Half of all UK holidaymakers have admitted the increase in Air Passenger Duty (APD) next year will have a negative impact on their travel plans, a new report by World Travel Market reveals.
More than a quarter (26%) say they will only take short haul breaks next year instead of long haul holidays as a result of the increases, while 19% said they will be forced to reduce the number of overseas holidays they take.
One in 20 admitted they will be forced to take a domestic break instead of an overseas holiday following the rise which will see the most expensive bracket cost £188 per person in APD as of 1 April, 2013.
While 26% of Brits added their plans for overseas trips would remain unchanged following the increase, worryingly 18% of the 1,001 consumers questioned said they were still unsure as to what impact the increase would have.

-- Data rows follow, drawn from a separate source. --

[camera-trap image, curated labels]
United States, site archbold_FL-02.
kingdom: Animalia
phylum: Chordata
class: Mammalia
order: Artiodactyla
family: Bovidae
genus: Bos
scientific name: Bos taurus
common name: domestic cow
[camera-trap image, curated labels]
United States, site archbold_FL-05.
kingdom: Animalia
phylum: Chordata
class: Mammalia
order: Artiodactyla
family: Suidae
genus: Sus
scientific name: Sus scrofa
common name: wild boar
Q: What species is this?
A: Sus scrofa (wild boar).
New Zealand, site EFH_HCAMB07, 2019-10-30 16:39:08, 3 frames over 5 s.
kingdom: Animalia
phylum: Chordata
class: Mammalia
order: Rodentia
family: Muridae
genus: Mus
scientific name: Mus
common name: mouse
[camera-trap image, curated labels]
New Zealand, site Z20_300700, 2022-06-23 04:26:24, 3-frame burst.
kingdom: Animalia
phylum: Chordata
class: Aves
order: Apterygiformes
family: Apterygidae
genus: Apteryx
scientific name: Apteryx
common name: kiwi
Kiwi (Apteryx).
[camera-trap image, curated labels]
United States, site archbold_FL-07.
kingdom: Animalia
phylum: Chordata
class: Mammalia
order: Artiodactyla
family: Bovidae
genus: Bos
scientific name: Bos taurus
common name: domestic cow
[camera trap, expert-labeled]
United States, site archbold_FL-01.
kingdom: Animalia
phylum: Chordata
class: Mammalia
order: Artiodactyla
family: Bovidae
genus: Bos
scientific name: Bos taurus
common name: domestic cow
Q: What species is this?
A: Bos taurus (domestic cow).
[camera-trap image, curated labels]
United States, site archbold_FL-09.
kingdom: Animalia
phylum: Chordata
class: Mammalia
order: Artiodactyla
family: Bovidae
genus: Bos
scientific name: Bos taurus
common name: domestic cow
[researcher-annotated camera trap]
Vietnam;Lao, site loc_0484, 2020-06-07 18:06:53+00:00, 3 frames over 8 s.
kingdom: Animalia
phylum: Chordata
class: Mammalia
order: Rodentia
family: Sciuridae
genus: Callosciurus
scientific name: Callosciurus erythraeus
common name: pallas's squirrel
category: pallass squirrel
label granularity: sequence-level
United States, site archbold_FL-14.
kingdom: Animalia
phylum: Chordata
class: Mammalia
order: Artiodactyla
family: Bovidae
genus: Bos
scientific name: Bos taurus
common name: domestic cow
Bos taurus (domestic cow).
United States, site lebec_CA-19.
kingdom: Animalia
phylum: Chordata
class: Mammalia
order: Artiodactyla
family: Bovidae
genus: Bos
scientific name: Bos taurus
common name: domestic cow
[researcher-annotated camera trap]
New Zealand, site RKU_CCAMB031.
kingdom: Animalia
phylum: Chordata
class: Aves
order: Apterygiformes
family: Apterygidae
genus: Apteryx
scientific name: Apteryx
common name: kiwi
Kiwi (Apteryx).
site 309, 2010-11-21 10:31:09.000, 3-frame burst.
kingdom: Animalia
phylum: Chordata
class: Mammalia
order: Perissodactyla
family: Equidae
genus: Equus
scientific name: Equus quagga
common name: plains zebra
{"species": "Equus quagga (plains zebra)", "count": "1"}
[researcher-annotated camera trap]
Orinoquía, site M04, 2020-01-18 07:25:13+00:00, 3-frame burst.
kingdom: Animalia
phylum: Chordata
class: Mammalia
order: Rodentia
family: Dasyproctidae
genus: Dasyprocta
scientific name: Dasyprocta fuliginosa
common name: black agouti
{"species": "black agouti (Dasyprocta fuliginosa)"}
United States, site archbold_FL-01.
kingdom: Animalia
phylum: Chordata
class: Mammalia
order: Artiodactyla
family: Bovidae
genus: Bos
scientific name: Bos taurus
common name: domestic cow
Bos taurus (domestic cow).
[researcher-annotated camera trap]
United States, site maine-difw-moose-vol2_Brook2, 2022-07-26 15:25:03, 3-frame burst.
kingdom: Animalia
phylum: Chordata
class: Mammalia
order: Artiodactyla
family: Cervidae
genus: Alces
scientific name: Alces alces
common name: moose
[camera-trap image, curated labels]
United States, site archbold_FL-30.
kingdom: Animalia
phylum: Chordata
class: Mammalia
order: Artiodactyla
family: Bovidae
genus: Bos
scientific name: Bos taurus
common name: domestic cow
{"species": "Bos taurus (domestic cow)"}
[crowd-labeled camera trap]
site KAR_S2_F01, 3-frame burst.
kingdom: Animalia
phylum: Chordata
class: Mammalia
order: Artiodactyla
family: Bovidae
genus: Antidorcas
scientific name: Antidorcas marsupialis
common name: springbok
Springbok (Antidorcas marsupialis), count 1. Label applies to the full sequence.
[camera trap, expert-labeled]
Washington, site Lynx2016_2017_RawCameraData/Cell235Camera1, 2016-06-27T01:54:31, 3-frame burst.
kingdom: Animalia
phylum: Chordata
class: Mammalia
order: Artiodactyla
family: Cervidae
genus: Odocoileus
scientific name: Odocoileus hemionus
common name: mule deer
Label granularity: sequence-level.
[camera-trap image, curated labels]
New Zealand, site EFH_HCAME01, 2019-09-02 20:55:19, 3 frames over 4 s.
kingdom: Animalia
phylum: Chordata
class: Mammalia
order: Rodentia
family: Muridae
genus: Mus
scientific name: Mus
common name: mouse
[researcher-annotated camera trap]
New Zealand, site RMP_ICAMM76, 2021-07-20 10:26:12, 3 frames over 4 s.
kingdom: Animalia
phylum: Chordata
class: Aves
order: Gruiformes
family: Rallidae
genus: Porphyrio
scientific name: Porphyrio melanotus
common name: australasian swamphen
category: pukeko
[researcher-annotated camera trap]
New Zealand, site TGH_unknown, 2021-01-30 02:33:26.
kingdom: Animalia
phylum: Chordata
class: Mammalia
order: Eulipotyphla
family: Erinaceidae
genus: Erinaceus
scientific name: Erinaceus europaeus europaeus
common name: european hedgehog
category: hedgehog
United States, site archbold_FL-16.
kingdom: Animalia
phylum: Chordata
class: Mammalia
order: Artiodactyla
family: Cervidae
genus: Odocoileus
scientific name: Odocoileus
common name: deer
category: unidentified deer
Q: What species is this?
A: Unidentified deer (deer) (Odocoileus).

UK holidaymakers’ fears are replicated by the travel industry. Of the 1,310 senior travel industry professionals questioned for the World Travel Market Industry Report 2012, 36% of those questioned think Brits will choose short haul holidays instead of long haul holidays, while a further 34% said fewer long haul holidays will be taken.
An additional 19% believe fewer holidays overall will be taken.
Reed Travel Exhibitions Chairman World Travel Market Fiona Jeffery said: “Next year’s increase in APD has long been a concern of the travel industry but it is still surprising to see just how pessimistic it is. However, when you consider half the UK market has said the changes will negatively impact their choice of holiday next year then it seems the industry is right to be concerned.
“APD had continued to be increased by all governments since it was introduced in 1994 as a simple £5 UK and EU tax and £10 for everywhere else. From next year the highest rate will be £188 per person.
“The travel and tourism industry contributes almost 10% of the UK’s GPD. One has to question the UK government’s strategy and how counterproductive APD is as a tax.”